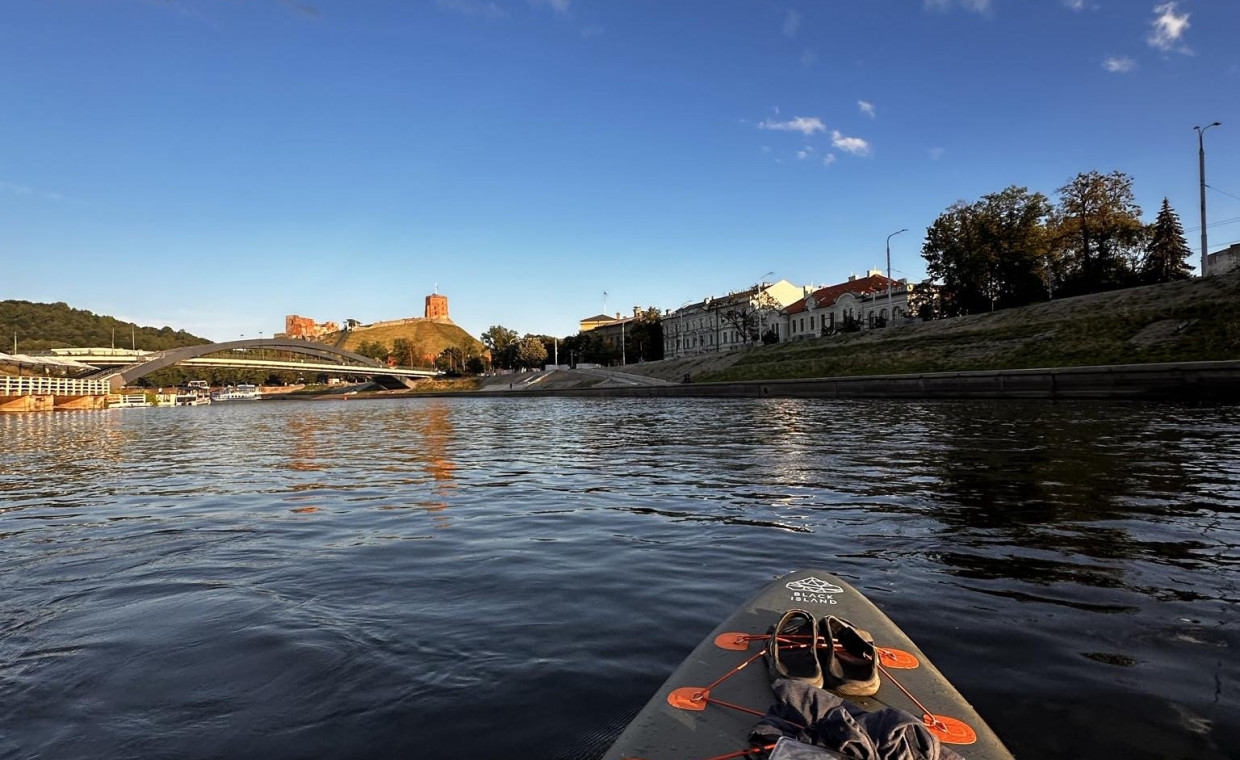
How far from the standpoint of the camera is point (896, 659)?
402cm

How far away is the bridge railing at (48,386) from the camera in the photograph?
8538cm

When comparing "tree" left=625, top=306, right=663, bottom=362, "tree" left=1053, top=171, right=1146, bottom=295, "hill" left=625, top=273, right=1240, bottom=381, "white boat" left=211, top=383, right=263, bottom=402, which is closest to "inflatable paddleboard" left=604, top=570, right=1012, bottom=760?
"hill" left=625, top=273, right=1240, bottom=381

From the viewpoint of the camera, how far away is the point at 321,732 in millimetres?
4148

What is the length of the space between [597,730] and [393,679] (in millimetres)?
1797

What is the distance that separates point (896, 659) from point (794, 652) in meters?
0.68

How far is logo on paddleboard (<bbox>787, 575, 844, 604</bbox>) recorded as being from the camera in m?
5.02

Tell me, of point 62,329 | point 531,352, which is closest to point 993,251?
point 531,352

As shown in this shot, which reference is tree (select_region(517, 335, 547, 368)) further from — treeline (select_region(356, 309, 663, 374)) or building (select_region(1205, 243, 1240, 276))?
building (select_region(1205, 243, 1240, 276))

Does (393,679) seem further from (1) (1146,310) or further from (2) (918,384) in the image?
(1) (1146,310)

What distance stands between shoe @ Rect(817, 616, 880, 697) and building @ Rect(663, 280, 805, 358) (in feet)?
344

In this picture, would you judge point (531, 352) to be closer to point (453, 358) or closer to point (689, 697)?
point (453, 358)

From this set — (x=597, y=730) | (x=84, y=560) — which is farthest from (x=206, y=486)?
(x=597, y=730)

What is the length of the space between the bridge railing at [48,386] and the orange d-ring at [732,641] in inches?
4520

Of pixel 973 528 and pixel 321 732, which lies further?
pixel 973 528
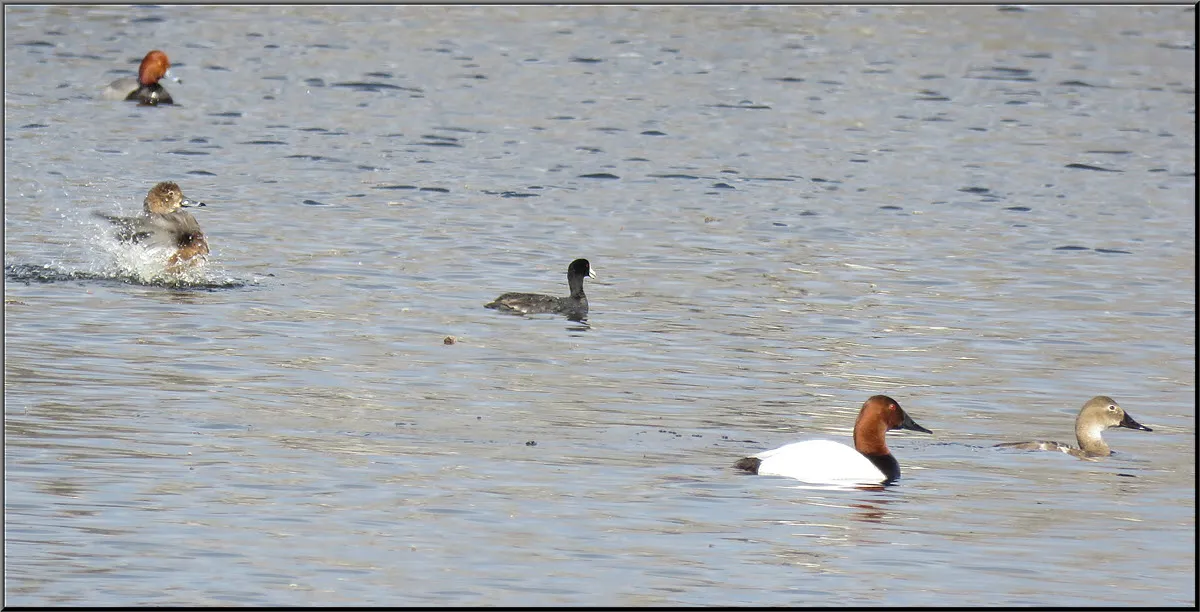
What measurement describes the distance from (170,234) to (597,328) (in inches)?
148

Direction: Give every line of the records above as a JSON list of strings, one string per line. Leave out the blank lines and the pictures.

Result:
[
  "How far from the standpoint of the camera is point (896, 659)?",
  "402cm",
  "How far away is the bridge railing at (48,386) from the camera in the photograph?",
  "8538cm",
  "When comparing \"tree\" left=625, top=306, right=663, bottom=362, \"tree\" left=1053, top=171, right=1146, bottom=295, \"hill\" left=625, top=273, right=1240, bottom=381, \"white boat\" left=211, top=383, right=263, bottom=402, which is closest to \"inflatable paddleboard\" left=604, top=570, right=1012, bottom=760?",
  "\"hill\" left=625, top=273, right=1240, bottom=381",
  "From the viewpoint of the camera, how far away is the point at 321,732 in millimetres?",
  "4148",
  "What is the length of the space between [597,730] and [393,679] (in millimetres)?",
  "1797",
  "What is the distance that separates point (896, 659) from point (794, 652) in meters?",
  "0.68",
  "How far is logo on paddleboard (<bbox>787, 575, 844, 604</bbox>) recorded as being from the camera in m?",
  "5.02",
  "Tell me, of point 62,329 | point 531,352, which is closest to point 993,251?",
  "point 531,352",
  "As shown in this shot, which reference is tree (select_region(517, 335, 547, 368)) further from — treeline (select_region(356, 309, 663, 374)) or building (select_region(1205, 243, 1240, 276))?",
  "building (select_region(1205, 243, 1240, 276))",
  "Does (393,679) seem further from (1) (1146,310) or further from (2) (918,384) in the image?",
  "(1) (1146,310)",
  "What distance stands between shoe @ Rect(817, 616, 880, 697) and building @ Rect(663, 280, 805, 358) (in feet)?",
  "344",
  "In this picture, would you judge point (531, 352) to be closer to point (453, 358) or closer to point (689, 697)?",
  "point (453, 358)",
  "From this set — (x=597, y=730) | (x=84, y=560) — which is farthest from (x=206, y=486)?",
  "(x=597, y=730)",
  "What is the length of the space between the bridge railing at [48,386] and the orange d-ring at [732,641] in inches?",
  "4520",
  "Of pixel 973 528 and pixel 321 732, which lies further?",
  "pixel 973 528",
  "What measurement describes the distance from (170,234) to (597,328) (in inches)?",
  "148"
]